Exercise task — Print the line that contains "Looking at the" and every line after it through the last line of the records below, exactly as written and nothing else.

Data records
┌──

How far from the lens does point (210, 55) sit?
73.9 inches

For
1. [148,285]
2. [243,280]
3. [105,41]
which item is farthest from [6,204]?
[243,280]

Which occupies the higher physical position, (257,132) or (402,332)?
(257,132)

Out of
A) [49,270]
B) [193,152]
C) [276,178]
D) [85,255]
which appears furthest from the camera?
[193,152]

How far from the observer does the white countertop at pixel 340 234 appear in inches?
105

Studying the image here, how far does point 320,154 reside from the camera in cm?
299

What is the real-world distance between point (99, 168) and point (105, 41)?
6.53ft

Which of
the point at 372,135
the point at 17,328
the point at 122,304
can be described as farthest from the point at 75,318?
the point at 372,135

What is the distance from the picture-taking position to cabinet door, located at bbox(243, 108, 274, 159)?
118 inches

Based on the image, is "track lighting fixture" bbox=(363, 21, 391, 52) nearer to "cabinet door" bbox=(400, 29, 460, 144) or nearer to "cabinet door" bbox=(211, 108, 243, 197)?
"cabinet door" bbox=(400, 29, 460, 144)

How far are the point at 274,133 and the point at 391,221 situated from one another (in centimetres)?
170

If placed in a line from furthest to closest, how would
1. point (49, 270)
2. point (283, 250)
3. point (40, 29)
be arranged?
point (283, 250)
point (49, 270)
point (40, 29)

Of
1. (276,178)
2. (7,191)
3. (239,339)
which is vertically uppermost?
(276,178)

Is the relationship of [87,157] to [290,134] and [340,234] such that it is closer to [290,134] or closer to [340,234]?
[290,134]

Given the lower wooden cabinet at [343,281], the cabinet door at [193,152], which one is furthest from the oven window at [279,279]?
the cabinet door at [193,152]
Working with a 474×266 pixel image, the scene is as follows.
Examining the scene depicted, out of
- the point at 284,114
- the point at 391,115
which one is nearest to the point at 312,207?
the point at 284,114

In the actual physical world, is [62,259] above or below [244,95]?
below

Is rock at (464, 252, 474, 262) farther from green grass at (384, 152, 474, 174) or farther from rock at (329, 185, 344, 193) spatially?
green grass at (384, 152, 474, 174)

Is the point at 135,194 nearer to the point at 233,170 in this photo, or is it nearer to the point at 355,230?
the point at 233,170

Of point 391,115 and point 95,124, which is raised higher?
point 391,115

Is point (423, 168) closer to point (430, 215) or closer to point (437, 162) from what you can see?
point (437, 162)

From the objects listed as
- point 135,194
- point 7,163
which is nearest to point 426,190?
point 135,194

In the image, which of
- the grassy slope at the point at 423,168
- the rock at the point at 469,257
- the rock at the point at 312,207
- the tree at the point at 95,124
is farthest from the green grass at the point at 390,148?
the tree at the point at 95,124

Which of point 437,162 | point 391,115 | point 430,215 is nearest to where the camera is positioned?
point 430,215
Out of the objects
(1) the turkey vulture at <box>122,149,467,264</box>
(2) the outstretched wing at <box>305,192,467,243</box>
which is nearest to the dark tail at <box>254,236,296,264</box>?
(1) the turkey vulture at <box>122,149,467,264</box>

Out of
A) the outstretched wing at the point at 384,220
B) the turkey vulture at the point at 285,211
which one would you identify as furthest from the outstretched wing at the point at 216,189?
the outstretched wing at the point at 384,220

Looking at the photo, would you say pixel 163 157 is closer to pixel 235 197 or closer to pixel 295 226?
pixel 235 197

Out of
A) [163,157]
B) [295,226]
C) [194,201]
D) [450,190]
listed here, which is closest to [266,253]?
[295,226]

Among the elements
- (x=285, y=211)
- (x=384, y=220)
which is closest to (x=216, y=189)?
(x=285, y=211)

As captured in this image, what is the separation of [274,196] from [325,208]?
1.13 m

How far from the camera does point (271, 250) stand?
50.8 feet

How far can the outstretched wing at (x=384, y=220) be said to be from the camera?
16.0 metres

└──

Output below —
Looking at the photo, would you say pixel 163 157 is closer to pixel 235 197 or closer to pixel 295 226?
pixel 235 197

Out of
A) [163,157]
B) [295,226]
C) [194,201]
D) [450,190]
listed here, which is closest to [266,253]?
[295,226]

Among the elements
- (x=285, y=211)
- (x=384, y=220)
which is closest to (x=216, y=189)?
(x=285, y=211)

As captured in this image, what is the separation of [274,196] from [325,208]?
1.13 m

How far from the camera does point (271, 250) stand?
50.8 feet

How far can the outstretched wing at (x=384, y=220) be said to be from the camera?
16.0 metres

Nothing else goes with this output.